RAFI won’t classify the stripes according to the missing chunks in the stripes, but to the failed numbers of the data chunks. That contains the numbers of all lost and unavailable data chunks. With such classification for example, a stripe with 2 checksum data chunks. The stripe with 2 failure data chunks is called high risk stripe. The stripe with 1 failure data chunk is called low risk stripe. High risk stripes will be dealt prior to lower the possibility of data unavailability or losing.

The core concept of RAFI is the more failure data chunks there is in a stripe, the less failure identification time will be spent. The system spends different identification time on stripes with different risk levels. For the higher risk stripes with multiple failure data chunks, it’ll spend shorter failure identification time. For the lower risk stripes with a few failure data chunks, it’ll spend longer failure identification time.

Specifically in the erasure coding system, RAFI speed up the identification on the failure data chunks of the high risk stripes which accelerates the recovery of the high risk stripes. At the same time, postpone the identification of the failure data chunks in low risk stripes. This reduces the network flow caused by unnecessary recovery. Sequentially increase the system service ability. During the recovery of high risk stripes, the identification of the failure data chunks is in the dominant position. Thus RAFI can effectively accelerate the recovery of high risk stripes. Thanks to the majority of the stripes to be recovered are with a small amount of failure data. Hence postponing the identification of low risk stripes can effectively lower the network flow caused by recovery.
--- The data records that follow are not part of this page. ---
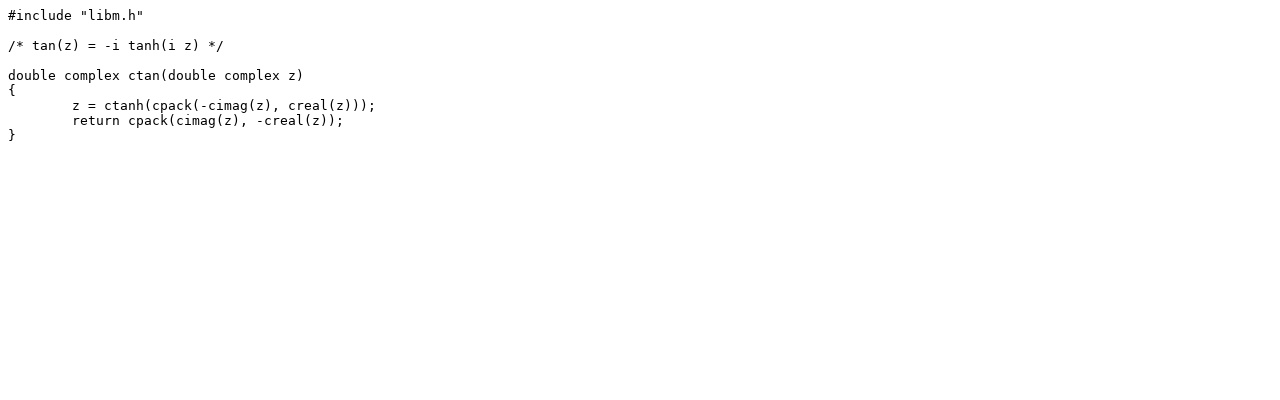

--- FILE ---
content_type: text/plain; charset=UTF-8
request_url: https://git.musl-libc.org/cgit/musl/plain/src/complex/ctan.c?id=5aac5e2189f322a54a49958d928f30e1c9505561
body_size: 46
content:
#include "libm.h"

/* tan(z) = -i tanh(i z) */

double complex ctan(double complex z)
{
	z = ctanh(cpack(-cimag(z), creal(z)));
	return cpack(cimag(z), -creal(z));
}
Fig. 3: Impacts of different erasure coding schemes on the RAS
Fig. 4: Impacts of constrained recovery network bandwidth on the RAS

xExperimental results show, in an RS(6,3) coding storage cluster with 1,000 nodes. RAFI can reduce 28% recovery network flow, promote 11 times reliability and decrease 45% unavailable time in the best case scenario compare to conventional strategy. In a triple replica system, RAFI can promote 4 times reliability, at the same time, the extra recovery flow won’t be over 1 % of the total recovery flow. As for the erasure coding system. High repair penalty will cause recovery flow doubles and redoubles, which will drastically influence other services in the system. Therefore, the recovery flow problem is more important in the erasure coding system.

In conclusion, the benefits of RAFI are:

(1) We can speed up the identification of the failure data chunks in the high risk stripes, and increase the reliability and availability;

(2) We can postpone the identification of the failure data chunks in the low risk stripes, and reduce recovery flow. Sequentially increase the ability of service.

Summary: MEMO decentralized cloud storage system originally created RAFI based on the multilevel fault-tolerant mechanism. It greatly boosts up the data recovery and effectively increased the reliability, availability and service ability. As a result, it becomes the core advantage of MEMO Decentralized Cloud Storage.